Klaus garip sesler çıkartıp arkasını döndü ve boşluğa konuştu. Sanırım Ben'de buradaydı. "Babababa sus sen."
( babababa yazınca çocuklar duymasın haluk geldi aklıma)
Babam Klaus'a garip bakışlar atarken Klaus önüne döndü. Babamın bakışalarını fark edince elini devam et der gibi salladı. Burnumdan güldüğüm sırada babam şüphe ile konuşmaya başladı.
"Ne olursa olsun, sekiz terbiyesiz, mızmız veledi niye evlat edineyim ki?" Önümde duran kokteyli içmeden önce ağzımın içinde mırıldandım. "Armut dibine düşermiş." Beni duyan Five uyaran bir bakış attıktan sonra babamı cevapladı. "Özel güçlerimiz var."
"Özel mi? Ne manada?" Babamın yanında oturan Luther cevapladı. "Süper güç manasında."
"İsterseniz bana eski kafalı deyin ama kanıt olmadan hiçbir şeye inanamam. Gösterin." Allison önünde duran kokteyl ile oynayarak konuştu. "Herkes güç göstermeye taktı."
Luther ise ilk defa gerçekleşen bir şey yaptı. Babama karşı çıktı. "Biz sirk hayvanı değiliz.Sırf seni eğlendirmek için fok gibi el çırpıp top hoplatmayacağız." Ellerini çırparken hafifçe güldüm. Yeni Luther'ı sevmiştim. Eskisi bir tık çekilmiyordu.
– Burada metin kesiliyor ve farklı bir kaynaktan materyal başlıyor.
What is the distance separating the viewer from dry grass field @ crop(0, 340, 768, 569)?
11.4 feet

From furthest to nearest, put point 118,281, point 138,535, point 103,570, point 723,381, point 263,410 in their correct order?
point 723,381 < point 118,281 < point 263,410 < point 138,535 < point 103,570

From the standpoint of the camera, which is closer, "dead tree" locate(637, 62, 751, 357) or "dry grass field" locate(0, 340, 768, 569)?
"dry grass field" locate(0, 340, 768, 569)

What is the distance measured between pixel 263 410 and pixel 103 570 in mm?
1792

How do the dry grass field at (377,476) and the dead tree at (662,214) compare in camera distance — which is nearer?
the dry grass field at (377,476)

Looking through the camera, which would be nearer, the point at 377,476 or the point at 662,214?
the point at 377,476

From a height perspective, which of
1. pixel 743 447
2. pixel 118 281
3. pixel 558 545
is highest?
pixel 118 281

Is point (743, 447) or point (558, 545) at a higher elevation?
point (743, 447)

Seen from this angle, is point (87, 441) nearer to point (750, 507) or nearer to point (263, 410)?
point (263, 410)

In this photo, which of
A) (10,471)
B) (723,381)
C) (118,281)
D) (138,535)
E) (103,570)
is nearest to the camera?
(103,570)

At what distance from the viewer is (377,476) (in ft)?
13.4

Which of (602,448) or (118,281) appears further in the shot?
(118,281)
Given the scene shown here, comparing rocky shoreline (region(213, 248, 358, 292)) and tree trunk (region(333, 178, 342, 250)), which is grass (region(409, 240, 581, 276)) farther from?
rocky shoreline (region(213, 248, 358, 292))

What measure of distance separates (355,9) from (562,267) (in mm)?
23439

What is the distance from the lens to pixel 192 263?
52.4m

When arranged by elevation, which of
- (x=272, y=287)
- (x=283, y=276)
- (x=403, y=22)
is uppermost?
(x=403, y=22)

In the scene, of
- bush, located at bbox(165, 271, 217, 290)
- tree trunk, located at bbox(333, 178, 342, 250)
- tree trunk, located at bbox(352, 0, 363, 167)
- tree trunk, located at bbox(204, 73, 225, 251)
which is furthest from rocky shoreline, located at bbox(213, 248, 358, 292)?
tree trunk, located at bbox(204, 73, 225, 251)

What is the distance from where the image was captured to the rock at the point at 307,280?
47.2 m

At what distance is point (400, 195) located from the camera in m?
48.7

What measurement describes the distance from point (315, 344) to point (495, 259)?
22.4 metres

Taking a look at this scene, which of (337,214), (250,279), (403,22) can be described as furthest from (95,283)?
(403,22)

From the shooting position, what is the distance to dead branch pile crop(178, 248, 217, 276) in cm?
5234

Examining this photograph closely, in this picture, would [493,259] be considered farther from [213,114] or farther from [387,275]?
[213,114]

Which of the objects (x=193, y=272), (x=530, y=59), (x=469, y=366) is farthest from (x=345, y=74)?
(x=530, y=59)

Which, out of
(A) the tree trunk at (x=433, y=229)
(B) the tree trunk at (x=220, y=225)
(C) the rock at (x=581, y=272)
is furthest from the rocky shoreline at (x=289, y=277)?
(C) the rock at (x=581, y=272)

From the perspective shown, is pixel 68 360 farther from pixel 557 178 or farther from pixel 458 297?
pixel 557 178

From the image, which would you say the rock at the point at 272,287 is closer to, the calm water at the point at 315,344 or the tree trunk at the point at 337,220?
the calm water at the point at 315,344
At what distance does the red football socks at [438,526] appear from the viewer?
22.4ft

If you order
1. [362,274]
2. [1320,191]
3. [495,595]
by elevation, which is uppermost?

Luther lafını bitirir bitirmez Diego elindeki bıçağı babamın kafasının yanına fırlattı. "Bu gece daha heyecanlı olamazdı."
( Bizim ailemizde huzur var 😍 )
Gülerek Diego'ya bakarken babamın defterine bir şeyler yazması ile hepimiz deftere doğru baktık. "Ne yazıyorsun?" Babam Diego'nun sorusunu cevaplamadı. "Bu beni ikinci ıskalayışın." Söylediği şeye gülmeye başladığımda Diego sinirle ayağa kalktı.
ŞİMDİ OKUDUĞUN
The Electric Girl • F. Hargreeves
Fanfiction1 Ekim 1989 saat 12'de dünya genelinde 44 kadın doğum yaptı. Bu kadınlardan hiçbiri o sabah hamile bile olmadığından dolayı bu olay çok sıra dışıydı. Eksantrik milyarder ve maceraperest Sir Reginald Hargreeves , çocuklardan başarabildiği kadarını b...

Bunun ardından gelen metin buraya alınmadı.